+++ Фрагмент текста +++

Андрей Синявский. ВЕСЕЛОЕ РЕМЕСЛО
Кто-то решил, что наука должна быть непременно скучной. Вероятно, для
того, чтобы ее больше уважали. Скучное -- значит, солидное, авторитетное
предприятие. Можно вложить капитал. Скоро на земле места не останется
посреди возведенных до неба серьезных мусорных куч.
А ведь когда-то сама наука почиталась добрым искусством и все на свете
было интересным. Летали русалки. Плескались ангелы. Химия именовалась
алхимией. Астрономия -- астрологией. Психология -- хиромантией. История
вдохновлялась Музой из хоровода Аполлона и вмещала авантюрный роман.
А ныне что? Воспроизводство воспроизводства?
Последний приют -- филология. Казалось бы: любовь к слову. И вообще,
любовь. Вольный воздух. Ничего принудительного. Множество затей и фантазий.
Так и тут наука. Понаставили цифры (0,1; 0,2; 0,3 и т. д.), понатыкали
сноски, снабдили, ради научности, аппаратом непонятных абстракций, сквозь
который не продраться ("вермекулит", "груббер", "локсодрома", "парабиоз",
"ультрарапид"), переписали все это заведомо неудобоваримым языком,-- и вот
вам, вместо поэзии, очередная пилорама по изготовлению бесчисленных книг.
Уже в начале столетия досужие букинисты задумывались: "Иной раз
дивишься -- неужто у человечества на все книги мозгов хватает? Мозгов
столько нет, сколь книг!" -- "Ничего,-- возражают им наши бодрые
современники,-- скоро читать и производить книги будут одни компьютеры. А
людям достанется вывозить продукцию на склады и на свалки!"
На этом индустриальном фоне, в виде оппозиции, в опровержение мрачной
утопии, и возникла, мне представляется, книга Петра Вайля и Александра
Гениса -- "Родная речь". Название звучит архаически. Почти по-деревенски.
Детством попахивает. Сеном. Сельской школой. Ее весело и занятно читать, как
и подобает ребенку. Не учебник, а приглашение к чтению, к дивертисменту. Не
восславить предлагается прославленную русскую классику, а заглянуть в нее
хотя бы одним глазком и тогда уже полюбить. Заботы "Родной речи"
экологического свойства и направлены на спасение книги, на оздоровление
самой природы чтения. Основная задача формулируется так: "Книгу изучали и --
как часто бывает в таких случаях -- практически перестали читать".
Педагогика для взрослых, в высшей степени, между прочим, начитанных и
образованных лиц.
"Родную речь", журчащую, как ручей, сопровождает неназойливая,
необременительная ученость. Она предполагает, что чтение -- это
сотворчество. У всякого -- свое. В ней масса допусков. Свобода трактовок.
Пускай наши авторы в изящной словесности собаку съели и выдают на каждом
шагу вполне оригинальные повелительные решения, наше дело, внушают они, не
повиноваться, а любую идею подхватывать на лету и продолжать, иногда, быть
может, в другую сторону. Русская литература явлена здесь в образе морского
простора, где каждый писатель сам себе капитан, где паруса и канаты
протянуты от "Бедной Лизы" Карамзина к нашим бедным "деревенщикам", от
повести "Москва -- Петушки" к "Путешествию из Петербурга в Москву".

+++ Строки данных +++

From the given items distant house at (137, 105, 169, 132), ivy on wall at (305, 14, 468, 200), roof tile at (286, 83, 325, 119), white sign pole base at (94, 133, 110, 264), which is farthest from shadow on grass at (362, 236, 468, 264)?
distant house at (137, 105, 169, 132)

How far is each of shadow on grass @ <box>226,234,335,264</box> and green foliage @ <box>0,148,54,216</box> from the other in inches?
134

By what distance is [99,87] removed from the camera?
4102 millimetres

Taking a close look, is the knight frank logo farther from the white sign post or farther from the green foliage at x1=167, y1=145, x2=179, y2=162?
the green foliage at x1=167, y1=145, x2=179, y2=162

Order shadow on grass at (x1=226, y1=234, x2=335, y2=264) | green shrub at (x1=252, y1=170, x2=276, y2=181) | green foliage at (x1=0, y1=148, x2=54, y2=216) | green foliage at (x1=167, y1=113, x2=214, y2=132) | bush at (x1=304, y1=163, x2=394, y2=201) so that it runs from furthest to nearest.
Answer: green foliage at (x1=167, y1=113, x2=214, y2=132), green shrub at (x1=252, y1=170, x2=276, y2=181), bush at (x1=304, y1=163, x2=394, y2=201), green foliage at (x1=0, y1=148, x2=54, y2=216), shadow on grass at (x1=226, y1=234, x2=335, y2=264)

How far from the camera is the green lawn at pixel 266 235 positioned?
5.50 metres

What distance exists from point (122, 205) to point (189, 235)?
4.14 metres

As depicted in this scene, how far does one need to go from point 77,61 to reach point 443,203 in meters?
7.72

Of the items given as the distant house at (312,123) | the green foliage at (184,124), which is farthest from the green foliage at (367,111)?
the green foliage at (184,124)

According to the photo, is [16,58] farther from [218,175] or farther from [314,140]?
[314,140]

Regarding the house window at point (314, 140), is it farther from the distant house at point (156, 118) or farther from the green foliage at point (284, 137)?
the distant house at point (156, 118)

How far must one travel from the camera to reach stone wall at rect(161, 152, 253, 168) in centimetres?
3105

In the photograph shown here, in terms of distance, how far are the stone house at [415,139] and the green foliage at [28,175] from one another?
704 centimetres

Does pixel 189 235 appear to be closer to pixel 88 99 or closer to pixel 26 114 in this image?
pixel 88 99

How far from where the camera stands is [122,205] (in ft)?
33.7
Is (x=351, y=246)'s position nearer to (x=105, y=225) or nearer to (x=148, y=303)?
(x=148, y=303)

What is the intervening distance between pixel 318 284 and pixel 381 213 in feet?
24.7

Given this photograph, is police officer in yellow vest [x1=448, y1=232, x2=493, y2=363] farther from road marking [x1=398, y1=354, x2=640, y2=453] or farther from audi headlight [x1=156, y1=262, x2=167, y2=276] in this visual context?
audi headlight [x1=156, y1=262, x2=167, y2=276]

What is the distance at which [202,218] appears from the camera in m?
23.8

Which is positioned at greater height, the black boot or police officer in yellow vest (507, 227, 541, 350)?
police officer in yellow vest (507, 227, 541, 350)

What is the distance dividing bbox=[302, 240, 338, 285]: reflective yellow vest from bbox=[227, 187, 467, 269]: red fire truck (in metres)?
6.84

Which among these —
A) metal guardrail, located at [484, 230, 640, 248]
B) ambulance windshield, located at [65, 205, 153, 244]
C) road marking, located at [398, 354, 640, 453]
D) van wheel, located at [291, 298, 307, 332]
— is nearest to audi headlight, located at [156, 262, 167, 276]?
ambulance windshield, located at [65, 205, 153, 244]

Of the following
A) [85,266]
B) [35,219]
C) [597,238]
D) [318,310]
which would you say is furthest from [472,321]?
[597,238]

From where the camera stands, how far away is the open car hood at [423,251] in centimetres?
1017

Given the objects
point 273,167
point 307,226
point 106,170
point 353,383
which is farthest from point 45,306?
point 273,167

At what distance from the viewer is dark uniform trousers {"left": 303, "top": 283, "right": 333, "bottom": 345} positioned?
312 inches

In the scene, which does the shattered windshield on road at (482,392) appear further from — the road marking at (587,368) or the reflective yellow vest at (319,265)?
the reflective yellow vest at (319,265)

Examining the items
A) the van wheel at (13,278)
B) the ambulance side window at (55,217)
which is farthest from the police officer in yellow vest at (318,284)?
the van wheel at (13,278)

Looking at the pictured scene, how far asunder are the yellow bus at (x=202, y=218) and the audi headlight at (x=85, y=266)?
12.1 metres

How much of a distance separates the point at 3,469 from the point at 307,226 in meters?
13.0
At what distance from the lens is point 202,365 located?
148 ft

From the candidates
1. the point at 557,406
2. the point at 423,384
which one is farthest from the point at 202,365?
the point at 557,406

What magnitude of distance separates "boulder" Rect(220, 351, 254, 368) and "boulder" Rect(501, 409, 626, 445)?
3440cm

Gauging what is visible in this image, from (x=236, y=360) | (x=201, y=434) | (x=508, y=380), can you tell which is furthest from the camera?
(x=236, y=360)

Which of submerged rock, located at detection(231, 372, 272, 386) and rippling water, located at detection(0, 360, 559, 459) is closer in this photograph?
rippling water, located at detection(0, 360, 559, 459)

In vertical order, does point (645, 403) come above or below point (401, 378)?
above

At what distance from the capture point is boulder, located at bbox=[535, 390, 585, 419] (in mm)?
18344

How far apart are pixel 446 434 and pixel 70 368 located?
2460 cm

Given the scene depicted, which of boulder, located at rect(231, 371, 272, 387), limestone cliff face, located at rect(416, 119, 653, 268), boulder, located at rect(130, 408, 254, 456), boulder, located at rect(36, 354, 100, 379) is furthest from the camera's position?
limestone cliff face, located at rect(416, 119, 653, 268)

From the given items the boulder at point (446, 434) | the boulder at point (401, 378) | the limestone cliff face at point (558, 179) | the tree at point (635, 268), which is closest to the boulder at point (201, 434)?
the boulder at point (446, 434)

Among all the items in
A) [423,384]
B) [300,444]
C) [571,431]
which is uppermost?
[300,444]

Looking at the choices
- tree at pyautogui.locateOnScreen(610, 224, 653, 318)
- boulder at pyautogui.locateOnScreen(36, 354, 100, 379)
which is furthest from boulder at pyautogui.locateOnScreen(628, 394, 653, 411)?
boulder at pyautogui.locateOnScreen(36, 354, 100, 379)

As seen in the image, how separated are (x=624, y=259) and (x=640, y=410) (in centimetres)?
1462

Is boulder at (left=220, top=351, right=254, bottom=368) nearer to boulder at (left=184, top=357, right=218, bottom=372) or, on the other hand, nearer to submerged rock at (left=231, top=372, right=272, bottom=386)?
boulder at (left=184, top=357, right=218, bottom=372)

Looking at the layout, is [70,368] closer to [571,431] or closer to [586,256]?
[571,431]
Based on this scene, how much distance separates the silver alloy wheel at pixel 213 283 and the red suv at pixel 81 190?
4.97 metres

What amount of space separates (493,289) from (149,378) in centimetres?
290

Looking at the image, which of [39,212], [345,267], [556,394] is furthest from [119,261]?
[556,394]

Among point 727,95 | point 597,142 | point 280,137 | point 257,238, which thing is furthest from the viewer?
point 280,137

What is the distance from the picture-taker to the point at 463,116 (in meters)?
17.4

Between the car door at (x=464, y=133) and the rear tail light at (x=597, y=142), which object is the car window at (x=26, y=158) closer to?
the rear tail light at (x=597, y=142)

+++

▸ Что сделать
A. Согласуются ли с текстом о книге «Родная речь» три утверждения ниже? На каждое ответьте «да» или «нет» и приведите точную цитату из текста, которая это решает. (i) Химия когда-то называлась алхимией. (ii) У книги «Родная речь» один автор. (iii) «Родная речь» задумана как учебник.
B. Продолжите текст о книге «Родная речь», начав сразу после его последнего предложения.

▸ Ответы
A.
(i) Да: «Химия именовалась алхимией».
(ii) Нет: «книга Петра Вайля и Александра Гениса».
(iii) Нет: «Не учебник, а приглашение к чтению, к дивертисменту».

B.
Читая эту книгу, мы видим, что вечные и, действительно, незыблемые
ценности не стоят на месте, приколотые, как экспонаты, по научным рубрикам.
Они -- перемещаются в литературном ряду и в читательском сознании и,
случается, входят в состав позднейших проблематичных свершений. Куда они
поплывут, как повернутся завтра, никто не знает. В непредсказуемости
искусства -- его главная сила. Это вам не учебный процесс, не прогресс.
"Родная речь" Вайля и Гениса -- это обновление речи, побуждающее
читателя, да будь он семи пядей во лбу, заново перечесть всю школьную
литературу. Прием этот, известный издревле, называется -- остранением.
Чтобы им воспользоваться, нужно не так уж много, всего лишь одно
усилие: посмотреть на действительность и на произведения искусства
непредвзятым взглядом. Как если бы вы их читали впервые. И вы увидите: за
каждым классиком бьется живая, только что открытая мысль. В нее хочется
играть.
ОТ АВТОРОВ
Для России литература -- точка отсчета, символ веры, идеологический и
нравственный фундамент. Можно как угодно интерпретировать историю, политику,
религию, национальный характер, но стоит произнести "Пушкин", как радостно и
дружно закивают головами ярые антагонисты.
Конечно, для такого взаимопонимания годится только та литература,
которую признают классической. Классика -- универсальный язык, основанный на
абсолютных ценностях.
Русская литература золотого XIX века стала нерасчленимым единством,
некой типологической общностью, перед которой отступают различия между
отдельными писателями. Отсюда и вечный соблазн найти доминантную черту,
отграничивающую российскую словесность от любых других -- напряженность
духовного поиска, или народолюбие, или религиозность, или целомудренность.
Впрочем, с таким же -- если не большим -- успехом можно было бы
говорить не об уникальности русской литературы, а об уникальности русского
читателя, склонного видеть в любимых книгах самую священную национальную
собственность. Задеть классика -- все равно что оскорбить родину.
Естественно, что такое отношение складывается с малых лет. Главный
инструмент сакрализации классиков -- школа. Уроки литературы сыграли
грандиозную роль в формировании российского общественного сознания в первую
очередь потому, что книги противостояли воспитательным претензиям
государства. Во все времена литература, как бы с этим ни боролись,
обнаруживала свою внутреннюю противоречивость. Нельзя было не заметить, что
Пьер Безухов и Павел Корчагин -- герои разных романов. На этом противоречии
вырастали поколения тех, кто сумел сохранить скепсис и иронию в мало
приспособленном для этого обществе.
А главное -- чтобы читать Чехова и Толстого, не надо было ждать
очередной "оттепели". Часто забывается, что школьники сталинской эпохи учили
наизусть не только Демьяна Бедного, но и Лермонтова.
Однако диалектика жизни ведет к тому, что твердо усвоенное в школе
преклонение перед классикой мешает видеть в ней живую словесность. Книги,
знакомые с детства, становятся знаками книг, эталонами для других книг. Их
достают с полки так же редко, как парижский эталон метра.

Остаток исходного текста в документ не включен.